== Page extract

Former British defence minister Peter Kilfoyle earlier called for the full text of the memo to be published. "I believe that Downing Street ought to publish this memo in the interests of transparency, given that much of the detail appears to be in the public domain". He added "If it was the case that President Bush wanted to bomb al-Jazeera in what is after all a friendly country, it speaks volumes and it raises questions about subsequent attacks that took place on the press that wasn't embedded with coalition forces."

Tuesday, the Daily Mirror, a British tabloid, ran a front page story under the headline "Bush plot to bomb his ally", citing the memo in question (see previous story). In response to the attorney general, the Daily Mirror said it had "essentially agreed to comply". Boris Johnson, MP for Henley and editor of The Spectator magazine, has condemned the Attorney General's actions and offered to risk jail by printing the memo if he receives it within the next few days.

The Washington Post cited an unnamed senior Washington diplomat saying that the Bush remark as reported by the Daily Mirror "sounds like one of the president's one-liners that is meant as a joke." But, the diplomat said, "it was foolish for someone to write it down, and now it will be a story for days."

====

> _Required work_:
(1) In the al-Jazeera memo report, what headline did the Daily Mirror run on its front page?
(2) Carry the al-Jazeera memo report forward, starting after its final sentence.

== Data

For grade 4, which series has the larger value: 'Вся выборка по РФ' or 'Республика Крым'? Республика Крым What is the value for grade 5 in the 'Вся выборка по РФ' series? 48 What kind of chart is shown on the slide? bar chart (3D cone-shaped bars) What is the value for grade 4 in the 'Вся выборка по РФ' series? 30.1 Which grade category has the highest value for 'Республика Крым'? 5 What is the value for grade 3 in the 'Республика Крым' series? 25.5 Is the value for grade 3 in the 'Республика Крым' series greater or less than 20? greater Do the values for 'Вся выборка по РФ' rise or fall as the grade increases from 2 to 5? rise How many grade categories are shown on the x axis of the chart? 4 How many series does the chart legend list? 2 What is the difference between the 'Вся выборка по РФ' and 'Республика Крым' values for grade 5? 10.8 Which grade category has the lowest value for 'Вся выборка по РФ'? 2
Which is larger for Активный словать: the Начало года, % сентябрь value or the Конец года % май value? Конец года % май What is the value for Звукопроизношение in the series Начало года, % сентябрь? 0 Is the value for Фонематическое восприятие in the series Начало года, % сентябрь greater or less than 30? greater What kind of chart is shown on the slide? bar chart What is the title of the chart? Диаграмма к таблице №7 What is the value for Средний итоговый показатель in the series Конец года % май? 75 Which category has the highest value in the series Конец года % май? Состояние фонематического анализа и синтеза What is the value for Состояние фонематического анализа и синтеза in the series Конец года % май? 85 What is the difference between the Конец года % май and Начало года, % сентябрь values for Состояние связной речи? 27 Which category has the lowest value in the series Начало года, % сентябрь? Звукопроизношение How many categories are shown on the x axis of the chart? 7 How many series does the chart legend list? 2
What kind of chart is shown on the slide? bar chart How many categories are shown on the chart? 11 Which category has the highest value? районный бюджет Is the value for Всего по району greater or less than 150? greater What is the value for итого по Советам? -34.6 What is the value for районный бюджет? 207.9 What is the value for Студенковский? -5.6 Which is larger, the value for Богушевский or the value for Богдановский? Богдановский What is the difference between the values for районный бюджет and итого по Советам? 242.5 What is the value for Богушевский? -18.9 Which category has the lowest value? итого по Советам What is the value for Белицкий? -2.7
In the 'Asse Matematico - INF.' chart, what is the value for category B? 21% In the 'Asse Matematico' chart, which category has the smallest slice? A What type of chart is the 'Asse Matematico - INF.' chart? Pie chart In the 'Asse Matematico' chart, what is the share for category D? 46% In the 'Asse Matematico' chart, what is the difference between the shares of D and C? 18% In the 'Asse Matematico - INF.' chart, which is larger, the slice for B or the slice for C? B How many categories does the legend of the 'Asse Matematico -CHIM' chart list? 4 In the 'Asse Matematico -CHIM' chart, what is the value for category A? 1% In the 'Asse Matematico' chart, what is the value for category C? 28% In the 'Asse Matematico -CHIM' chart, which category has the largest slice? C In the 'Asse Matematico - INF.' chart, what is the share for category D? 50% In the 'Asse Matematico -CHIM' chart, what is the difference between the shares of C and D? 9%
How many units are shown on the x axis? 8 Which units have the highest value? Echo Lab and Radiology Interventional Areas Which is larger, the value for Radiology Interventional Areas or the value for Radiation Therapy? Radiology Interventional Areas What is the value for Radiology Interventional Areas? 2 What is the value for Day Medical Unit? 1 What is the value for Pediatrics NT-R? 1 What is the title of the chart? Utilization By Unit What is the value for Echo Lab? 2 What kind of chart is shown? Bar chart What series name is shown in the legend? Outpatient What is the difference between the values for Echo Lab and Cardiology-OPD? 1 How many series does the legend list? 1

====

> _Expected outputs_:
(1) "Bush plot to bomb his ally"

(2)
The meeting between Bush and Blair occurred on April 16, 2004, at the height of the US assault on Fallujah. According to some reports, al-Jazeera was the only major news organisation providing eyewitness reports and video footage from within the city at the time.

There is a history of enmity between senior U.S. officials and al-Jazeera. Vice President Dick Cheney has said that the network ran the risk of being labeled "Osama [bin Laden]'s outlet to the world", and Pentagon chief Donald Rumsfeld has called its coverage "outrageous" and "inexcusably biased".

Al-Jazeera's news bureau in Kabul was destroyed by a U.S. missile during the aerial assault on the Taliban. The Pentagon later stated it did not know that the network's offices were in the building. Al-Jazeera's Baghdad bureau was also hit by US forces, resulting in the death of an al-Jazeera journalist during the April 2003 assault on Baghdad. The Pentagon claimed U.S. troops were responding to enemy fire from the building.